Records from a dataset
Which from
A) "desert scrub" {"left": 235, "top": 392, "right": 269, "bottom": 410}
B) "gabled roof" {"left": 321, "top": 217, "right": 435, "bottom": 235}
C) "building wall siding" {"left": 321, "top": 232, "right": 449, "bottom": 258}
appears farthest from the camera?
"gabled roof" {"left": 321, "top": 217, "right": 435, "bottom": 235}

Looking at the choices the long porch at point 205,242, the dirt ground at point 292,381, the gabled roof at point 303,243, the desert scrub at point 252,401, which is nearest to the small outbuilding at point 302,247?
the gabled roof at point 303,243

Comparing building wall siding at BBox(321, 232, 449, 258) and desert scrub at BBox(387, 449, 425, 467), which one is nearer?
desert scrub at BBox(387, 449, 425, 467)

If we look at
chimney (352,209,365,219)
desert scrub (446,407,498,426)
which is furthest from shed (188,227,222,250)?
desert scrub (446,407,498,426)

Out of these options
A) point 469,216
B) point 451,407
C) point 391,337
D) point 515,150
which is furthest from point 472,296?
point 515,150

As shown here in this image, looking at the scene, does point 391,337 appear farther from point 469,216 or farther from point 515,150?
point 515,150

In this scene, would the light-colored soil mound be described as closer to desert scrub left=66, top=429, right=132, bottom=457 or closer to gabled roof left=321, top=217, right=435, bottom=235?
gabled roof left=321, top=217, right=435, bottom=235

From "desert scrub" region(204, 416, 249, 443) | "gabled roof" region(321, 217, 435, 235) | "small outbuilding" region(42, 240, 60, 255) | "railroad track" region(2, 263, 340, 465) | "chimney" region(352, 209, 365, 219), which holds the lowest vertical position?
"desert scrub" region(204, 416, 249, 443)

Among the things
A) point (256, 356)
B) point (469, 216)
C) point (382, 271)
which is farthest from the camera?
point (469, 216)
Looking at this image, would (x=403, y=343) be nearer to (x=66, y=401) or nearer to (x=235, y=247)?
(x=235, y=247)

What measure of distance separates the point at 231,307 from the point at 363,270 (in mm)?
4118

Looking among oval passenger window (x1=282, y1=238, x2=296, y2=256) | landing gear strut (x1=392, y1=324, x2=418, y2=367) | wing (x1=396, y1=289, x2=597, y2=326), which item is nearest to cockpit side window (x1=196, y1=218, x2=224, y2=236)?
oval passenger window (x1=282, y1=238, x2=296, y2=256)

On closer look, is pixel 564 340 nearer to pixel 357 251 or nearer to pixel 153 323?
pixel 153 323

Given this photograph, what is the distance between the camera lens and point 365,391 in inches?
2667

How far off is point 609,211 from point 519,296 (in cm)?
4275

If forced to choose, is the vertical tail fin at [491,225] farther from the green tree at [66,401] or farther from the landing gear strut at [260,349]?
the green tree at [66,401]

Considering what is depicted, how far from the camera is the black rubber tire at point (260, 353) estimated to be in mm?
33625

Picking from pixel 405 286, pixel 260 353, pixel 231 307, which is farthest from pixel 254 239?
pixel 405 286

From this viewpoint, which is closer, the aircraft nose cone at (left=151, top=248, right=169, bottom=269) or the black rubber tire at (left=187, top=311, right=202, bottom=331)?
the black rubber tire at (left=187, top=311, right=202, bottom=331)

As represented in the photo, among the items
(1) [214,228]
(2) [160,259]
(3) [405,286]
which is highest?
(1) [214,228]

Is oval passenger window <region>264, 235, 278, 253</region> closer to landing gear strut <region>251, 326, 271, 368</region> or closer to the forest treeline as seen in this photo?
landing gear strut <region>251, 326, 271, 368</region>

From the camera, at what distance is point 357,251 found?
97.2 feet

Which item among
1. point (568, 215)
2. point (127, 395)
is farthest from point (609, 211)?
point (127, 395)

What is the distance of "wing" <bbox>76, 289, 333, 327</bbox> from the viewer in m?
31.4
...
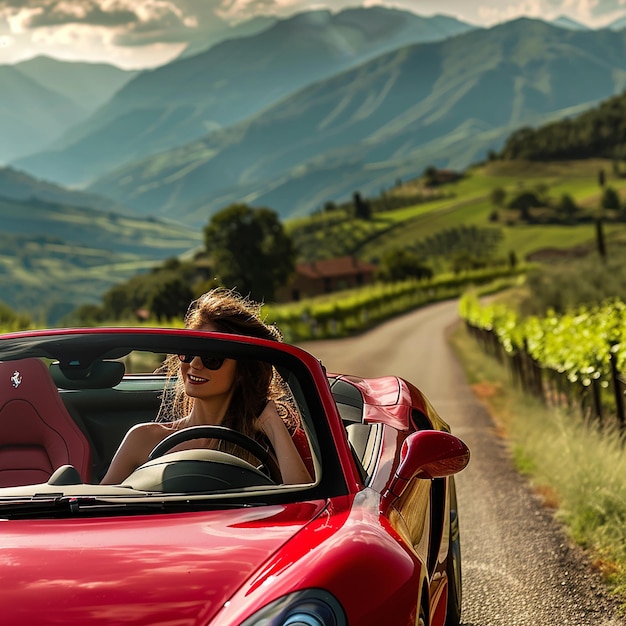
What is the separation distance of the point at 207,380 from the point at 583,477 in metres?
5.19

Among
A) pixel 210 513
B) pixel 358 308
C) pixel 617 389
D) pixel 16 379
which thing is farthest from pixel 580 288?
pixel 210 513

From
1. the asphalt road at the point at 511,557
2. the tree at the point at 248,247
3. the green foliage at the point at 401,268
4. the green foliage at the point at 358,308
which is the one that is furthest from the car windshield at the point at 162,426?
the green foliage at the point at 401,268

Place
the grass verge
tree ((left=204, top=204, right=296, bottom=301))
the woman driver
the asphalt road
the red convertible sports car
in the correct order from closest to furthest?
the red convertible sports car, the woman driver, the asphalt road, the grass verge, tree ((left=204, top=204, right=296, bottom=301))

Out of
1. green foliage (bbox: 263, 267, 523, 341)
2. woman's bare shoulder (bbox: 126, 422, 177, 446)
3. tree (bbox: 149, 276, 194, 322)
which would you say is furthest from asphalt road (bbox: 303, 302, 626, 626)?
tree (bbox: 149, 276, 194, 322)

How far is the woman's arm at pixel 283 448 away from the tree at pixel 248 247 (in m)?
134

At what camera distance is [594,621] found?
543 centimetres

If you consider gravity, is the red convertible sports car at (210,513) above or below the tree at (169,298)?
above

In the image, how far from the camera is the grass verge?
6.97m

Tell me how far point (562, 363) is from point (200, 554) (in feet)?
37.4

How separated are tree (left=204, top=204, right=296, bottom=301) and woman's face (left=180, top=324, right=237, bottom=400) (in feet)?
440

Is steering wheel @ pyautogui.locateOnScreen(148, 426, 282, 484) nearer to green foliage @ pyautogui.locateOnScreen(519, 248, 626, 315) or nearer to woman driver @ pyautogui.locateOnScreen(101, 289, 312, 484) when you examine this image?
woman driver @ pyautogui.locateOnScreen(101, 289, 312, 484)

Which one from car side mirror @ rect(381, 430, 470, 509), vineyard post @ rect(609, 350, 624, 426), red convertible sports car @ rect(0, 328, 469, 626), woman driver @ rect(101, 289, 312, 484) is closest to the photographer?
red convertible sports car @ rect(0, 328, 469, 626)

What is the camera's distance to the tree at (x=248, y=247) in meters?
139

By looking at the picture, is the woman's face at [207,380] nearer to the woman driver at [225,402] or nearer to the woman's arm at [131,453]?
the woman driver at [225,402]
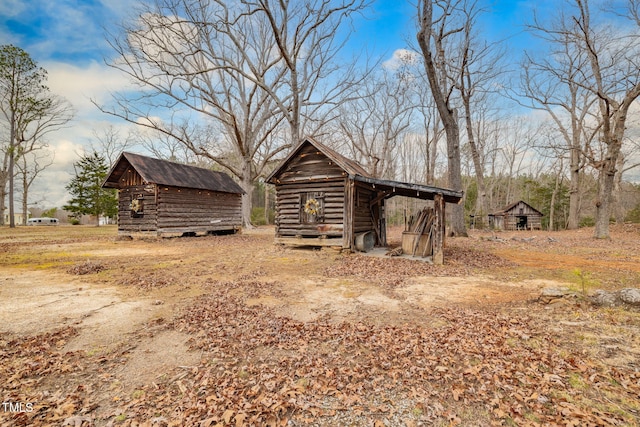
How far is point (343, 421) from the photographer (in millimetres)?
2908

[GIVEN EXERCISE]
Find each line in the items above that contains the word "face", and copy those lines out. Case matters when matching.

[RESULT OF THIS TASK]
How separated are tree (left=204, top=204, right=296, bottom=301) and woman's face (left=180, top=324, right=237, bottom=400) (in feet)?
By looking at the picture, is the woman's face at [207,380] nearer to the woman driver at [225,402] or nearer to the woman's arm at [131,453]?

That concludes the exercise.